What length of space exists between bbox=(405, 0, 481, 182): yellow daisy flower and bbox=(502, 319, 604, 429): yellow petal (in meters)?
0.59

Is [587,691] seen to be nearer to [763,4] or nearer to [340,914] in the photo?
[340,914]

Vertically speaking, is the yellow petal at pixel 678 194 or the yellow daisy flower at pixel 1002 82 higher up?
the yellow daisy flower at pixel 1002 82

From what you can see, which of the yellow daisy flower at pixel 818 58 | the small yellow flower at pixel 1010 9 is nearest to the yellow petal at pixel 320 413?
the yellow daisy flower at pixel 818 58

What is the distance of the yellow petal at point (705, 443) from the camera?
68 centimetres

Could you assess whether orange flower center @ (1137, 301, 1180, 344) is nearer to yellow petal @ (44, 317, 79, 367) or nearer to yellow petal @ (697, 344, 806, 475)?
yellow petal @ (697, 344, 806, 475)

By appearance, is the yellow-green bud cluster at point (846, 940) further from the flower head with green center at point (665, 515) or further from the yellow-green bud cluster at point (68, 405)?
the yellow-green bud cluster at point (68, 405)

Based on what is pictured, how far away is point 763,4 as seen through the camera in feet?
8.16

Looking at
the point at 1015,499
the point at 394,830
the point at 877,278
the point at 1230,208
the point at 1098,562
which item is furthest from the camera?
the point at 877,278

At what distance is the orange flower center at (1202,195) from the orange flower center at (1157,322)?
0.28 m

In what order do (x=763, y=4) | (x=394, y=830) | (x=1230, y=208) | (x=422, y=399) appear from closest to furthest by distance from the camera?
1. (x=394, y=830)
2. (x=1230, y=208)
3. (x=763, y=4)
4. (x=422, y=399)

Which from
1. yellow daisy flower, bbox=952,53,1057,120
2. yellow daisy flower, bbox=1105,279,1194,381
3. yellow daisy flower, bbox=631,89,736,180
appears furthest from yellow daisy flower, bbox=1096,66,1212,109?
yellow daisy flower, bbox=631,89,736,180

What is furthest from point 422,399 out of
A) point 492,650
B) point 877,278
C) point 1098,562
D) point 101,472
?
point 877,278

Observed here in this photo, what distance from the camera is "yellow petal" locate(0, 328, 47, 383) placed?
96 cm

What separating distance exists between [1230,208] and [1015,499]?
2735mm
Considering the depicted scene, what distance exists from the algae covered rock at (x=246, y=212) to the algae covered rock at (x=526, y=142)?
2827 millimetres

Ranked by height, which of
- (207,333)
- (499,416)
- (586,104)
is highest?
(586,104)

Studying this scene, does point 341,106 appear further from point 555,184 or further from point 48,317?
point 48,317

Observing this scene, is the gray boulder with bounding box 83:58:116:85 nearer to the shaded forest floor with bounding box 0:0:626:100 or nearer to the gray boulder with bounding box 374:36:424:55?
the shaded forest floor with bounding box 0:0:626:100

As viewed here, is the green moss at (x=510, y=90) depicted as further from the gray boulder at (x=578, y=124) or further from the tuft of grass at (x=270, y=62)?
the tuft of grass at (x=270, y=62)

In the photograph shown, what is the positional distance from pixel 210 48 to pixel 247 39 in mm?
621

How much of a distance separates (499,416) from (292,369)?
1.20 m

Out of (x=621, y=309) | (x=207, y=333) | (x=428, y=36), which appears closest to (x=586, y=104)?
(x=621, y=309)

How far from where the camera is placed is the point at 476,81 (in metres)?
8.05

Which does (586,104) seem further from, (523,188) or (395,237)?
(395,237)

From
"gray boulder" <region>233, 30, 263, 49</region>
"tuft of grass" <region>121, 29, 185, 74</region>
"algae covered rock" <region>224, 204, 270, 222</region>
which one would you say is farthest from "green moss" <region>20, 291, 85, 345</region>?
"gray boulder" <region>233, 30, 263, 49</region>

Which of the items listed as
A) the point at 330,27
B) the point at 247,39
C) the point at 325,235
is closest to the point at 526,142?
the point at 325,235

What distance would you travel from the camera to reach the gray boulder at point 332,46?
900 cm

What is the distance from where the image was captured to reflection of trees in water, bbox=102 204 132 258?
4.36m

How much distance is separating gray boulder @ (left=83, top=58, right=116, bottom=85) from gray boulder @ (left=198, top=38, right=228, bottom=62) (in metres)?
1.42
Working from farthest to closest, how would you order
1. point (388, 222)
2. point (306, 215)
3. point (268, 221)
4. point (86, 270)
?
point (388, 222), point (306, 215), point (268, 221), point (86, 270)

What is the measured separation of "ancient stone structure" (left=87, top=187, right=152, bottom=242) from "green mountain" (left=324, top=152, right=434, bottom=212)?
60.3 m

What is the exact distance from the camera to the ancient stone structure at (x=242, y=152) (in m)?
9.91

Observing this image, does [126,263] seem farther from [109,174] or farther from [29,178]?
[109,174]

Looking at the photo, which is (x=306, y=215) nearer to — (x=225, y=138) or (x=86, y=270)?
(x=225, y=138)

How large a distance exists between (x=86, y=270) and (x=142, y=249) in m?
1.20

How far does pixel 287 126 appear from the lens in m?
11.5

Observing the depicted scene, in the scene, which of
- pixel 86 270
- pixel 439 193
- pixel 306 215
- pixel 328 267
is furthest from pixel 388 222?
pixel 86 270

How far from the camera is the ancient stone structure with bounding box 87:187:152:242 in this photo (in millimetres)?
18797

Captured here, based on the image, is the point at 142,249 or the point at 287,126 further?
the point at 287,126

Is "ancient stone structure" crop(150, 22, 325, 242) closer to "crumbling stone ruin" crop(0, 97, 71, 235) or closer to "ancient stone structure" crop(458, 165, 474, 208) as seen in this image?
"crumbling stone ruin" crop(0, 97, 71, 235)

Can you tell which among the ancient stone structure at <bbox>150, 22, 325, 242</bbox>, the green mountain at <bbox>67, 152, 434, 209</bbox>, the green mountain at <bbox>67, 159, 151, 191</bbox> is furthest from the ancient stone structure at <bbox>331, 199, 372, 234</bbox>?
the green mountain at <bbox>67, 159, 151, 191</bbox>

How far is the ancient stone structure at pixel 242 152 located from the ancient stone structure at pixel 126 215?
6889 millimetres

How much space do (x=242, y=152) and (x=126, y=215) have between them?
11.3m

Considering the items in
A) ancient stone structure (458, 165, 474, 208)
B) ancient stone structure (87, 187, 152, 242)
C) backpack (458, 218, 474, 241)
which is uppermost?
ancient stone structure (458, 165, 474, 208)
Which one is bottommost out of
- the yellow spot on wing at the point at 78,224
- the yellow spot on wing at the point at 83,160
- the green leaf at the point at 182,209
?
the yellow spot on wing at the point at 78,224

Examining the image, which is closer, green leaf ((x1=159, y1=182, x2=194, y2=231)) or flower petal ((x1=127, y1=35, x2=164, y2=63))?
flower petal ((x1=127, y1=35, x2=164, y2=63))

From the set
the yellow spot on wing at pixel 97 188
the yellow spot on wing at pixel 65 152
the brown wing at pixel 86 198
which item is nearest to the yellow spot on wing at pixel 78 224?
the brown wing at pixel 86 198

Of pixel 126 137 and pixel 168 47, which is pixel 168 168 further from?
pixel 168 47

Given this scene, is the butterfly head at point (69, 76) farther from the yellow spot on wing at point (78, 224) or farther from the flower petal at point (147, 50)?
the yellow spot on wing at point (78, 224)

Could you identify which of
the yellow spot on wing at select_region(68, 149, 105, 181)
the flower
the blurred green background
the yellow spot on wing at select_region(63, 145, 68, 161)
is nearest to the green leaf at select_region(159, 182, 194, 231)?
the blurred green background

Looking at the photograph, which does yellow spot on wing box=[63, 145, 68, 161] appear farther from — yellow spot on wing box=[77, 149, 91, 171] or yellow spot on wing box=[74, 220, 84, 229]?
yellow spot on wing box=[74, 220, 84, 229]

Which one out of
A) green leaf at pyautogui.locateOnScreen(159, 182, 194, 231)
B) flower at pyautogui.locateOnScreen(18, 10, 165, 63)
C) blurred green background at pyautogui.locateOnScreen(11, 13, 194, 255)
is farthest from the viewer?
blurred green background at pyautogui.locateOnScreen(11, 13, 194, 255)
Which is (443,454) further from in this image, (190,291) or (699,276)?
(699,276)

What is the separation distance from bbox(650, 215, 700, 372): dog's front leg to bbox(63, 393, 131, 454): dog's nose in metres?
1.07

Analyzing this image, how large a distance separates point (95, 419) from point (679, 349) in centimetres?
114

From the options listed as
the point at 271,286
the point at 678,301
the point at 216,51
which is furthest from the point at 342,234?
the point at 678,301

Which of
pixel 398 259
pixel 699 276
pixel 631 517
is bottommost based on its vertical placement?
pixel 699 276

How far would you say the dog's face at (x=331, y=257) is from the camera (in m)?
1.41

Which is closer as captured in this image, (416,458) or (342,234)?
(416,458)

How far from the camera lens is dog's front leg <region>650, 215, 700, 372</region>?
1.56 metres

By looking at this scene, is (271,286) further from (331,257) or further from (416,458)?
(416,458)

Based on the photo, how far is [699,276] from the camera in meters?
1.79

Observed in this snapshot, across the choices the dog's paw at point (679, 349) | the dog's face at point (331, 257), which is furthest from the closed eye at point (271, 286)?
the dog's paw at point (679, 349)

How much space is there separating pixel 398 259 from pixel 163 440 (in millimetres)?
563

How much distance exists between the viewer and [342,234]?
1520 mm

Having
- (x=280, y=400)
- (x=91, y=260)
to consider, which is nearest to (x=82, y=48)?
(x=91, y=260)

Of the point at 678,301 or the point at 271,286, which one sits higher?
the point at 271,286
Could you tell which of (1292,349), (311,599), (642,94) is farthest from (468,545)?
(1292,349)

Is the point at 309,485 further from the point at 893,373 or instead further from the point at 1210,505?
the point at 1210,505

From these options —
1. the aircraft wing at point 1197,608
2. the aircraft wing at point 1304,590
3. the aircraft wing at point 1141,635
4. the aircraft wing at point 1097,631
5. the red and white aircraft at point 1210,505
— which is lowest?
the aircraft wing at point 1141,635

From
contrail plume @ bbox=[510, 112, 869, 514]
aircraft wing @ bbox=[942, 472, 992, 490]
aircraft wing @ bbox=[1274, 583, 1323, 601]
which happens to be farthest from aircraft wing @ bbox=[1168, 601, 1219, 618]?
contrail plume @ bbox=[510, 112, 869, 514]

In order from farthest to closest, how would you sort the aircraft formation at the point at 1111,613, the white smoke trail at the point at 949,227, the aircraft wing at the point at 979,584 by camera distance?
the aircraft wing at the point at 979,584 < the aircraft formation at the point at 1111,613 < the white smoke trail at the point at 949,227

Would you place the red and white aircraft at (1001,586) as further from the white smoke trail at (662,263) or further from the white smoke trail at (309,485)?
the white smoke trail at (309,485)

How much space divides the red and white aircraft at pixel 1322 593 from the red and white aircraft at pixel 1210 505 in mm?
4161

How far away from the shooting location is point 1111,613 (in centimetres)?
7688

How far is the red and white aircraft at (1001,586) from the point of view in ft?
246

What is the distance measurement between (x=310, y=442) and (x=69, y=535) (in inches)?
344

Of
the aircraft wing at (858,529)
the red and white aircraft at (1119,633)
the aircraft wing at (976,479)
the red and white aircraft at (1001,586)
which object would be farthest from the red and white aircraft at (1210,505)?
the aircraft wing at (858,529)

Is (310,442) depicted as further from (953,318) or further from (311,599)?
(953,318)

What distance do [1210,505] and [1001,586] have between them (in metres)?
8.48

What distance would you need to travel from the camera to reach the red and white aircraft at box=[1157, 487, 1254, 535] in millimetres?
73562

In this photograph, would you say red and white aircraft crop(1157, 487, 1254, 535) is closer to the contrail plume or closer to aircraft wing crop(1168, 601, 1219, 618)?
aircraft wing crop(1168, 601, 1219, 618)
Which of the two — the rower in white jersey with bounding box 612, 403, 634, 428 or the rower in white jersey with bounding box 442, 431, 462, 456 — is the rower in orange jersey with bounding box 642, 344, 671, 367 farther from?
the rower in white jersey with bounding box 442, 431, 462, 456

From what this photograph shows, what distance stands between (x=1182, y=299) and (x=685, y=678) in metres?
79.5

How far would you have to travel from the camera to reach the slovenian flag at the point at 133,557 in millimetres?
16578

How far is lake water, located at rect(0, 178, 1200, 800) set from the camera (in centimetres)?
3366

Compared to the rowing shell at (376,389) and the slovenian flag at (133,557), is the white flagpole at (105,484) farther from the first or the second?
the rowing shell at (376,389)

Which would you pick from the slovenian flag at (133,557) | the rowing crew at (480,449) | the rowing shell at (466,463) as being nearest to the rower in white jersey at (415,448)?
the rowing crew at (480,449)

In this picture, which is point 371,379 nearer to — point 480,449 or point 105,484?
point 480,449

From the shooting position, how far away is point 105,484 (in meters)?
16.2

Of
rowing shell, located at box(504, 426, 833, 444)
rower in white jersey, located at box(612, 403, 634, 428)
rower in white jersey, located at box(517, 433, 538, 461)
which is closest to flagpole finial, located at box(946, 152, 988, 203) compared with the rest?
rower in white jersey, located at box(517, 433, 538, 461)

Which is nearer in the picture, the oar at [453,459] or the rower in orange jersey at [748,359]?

* * * *

Description of the task - Copy out the lines starting at the line that contains "Working from farthest" and ending at the line that contains "point (388, 222), point", both included. Give only those lines, unchanged.

Result of the task -
Working from farthest to closest, how would you order
1. point (388, 222)
2. point (306, 215)
3. point (268, 221)
4. point (86, 270)
?
point (388, 222), point (306, 215), point (268, 221), point (86, 270)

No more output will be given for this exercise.